The Long and Abundant History of Britain and Its Gardens
Sir Roderick Floud on the Books That Built an Industry and a Nation’s Passion
Although it is sometimes asserted that the English have an innate love of gardening, it seems far-fetched to suppose that they have an instinctive ability to plant a shrub or prune a fruit tree. Nor can it be assumed that the suburban gardeners of the late 19th and early 20th centuries had acquired a knowledge of gardening in some rural idyll of a cottage garden, knowledge that they then transferred to the suburbs. Although there continued to be some small movement of people from agriculture into the urban areas, England was already so urbanized by the middle of the 19th century that most suburban residents would have been born and brought up in towns and cities. Ebenezer Howard, the founder of the garden city movement, realized this when he praised the idea of attaching half an acre of land to each government-funded elementary school to “give the young an interest in horticulture.” Working-class gardens in rural areas in the 19th century were also not a good model. Flowers were grown, as Margaret Willes, a historian of working-class gardening, has shown, but the contents of cottage gardens—which gave far more space to vegetables, or even to keeping a pig—were very unlike those of suburbia.

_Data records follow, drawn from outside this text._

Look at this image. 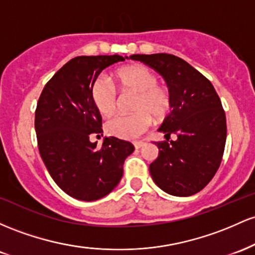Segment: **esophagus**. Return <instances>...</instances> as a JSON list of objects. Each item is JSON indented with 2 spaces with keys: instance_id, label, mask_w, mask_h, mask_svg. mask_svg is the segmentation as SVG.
<instances>
[{
  "instance_id": "obj_1",
  "label": "esophagus",
  "mask_w": 255,
  "mask_h": 255,
  "mask_svg": "<svg viewBox=\"0 0 255 255\" xmlns=\"http://www.w3.org/2000/svg\"><path fill=\"white\" fill-rule=\"evenodd\" d=\"M144 144H145V142H144V141H138V142H135V143H133V145H135L136 149H139V148L143 147V145H144Z\"/></svg>"
}]
</instances>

New gardeners learn, of course, from their parents and from friends and neighbors; gardeners are never shy of offering advice. They exchange seeds, lend tools, and transmit gardening lore—and probably myth. One source of information (as well as another kind of spending on gardens that doesn’t count towards the $7 billion) is the printed word— books and magazines. Books on gardening date back to the Middle Ages; Blanche Henrey’s bibliography of British books on botany and horticulture lists 376 publications, counting each edition separately, for the 16th and 17th centuries, while many more were published in the 18th. The catalog of the British Library, which by law receives and preserves a copy of every book published in the British Isles, lists 137 books that appeared in the 1820s with the word “garden” or “gardening” in the title (excluding a number about Covent Garden in London). The number mounts from decade to decade with scarcely a check: 296 were published in the 1890s, and 539 between 1900 and 1909; by the 1970s it was 1,462 and, between 2000 and 2009, it had risen to 2,508. The total from 1820 to the present day is 15,652. It is an imperfect indicator because it includes some books published overseas and purchased by the library and some on entirely different topics, such as the Garden of Eden.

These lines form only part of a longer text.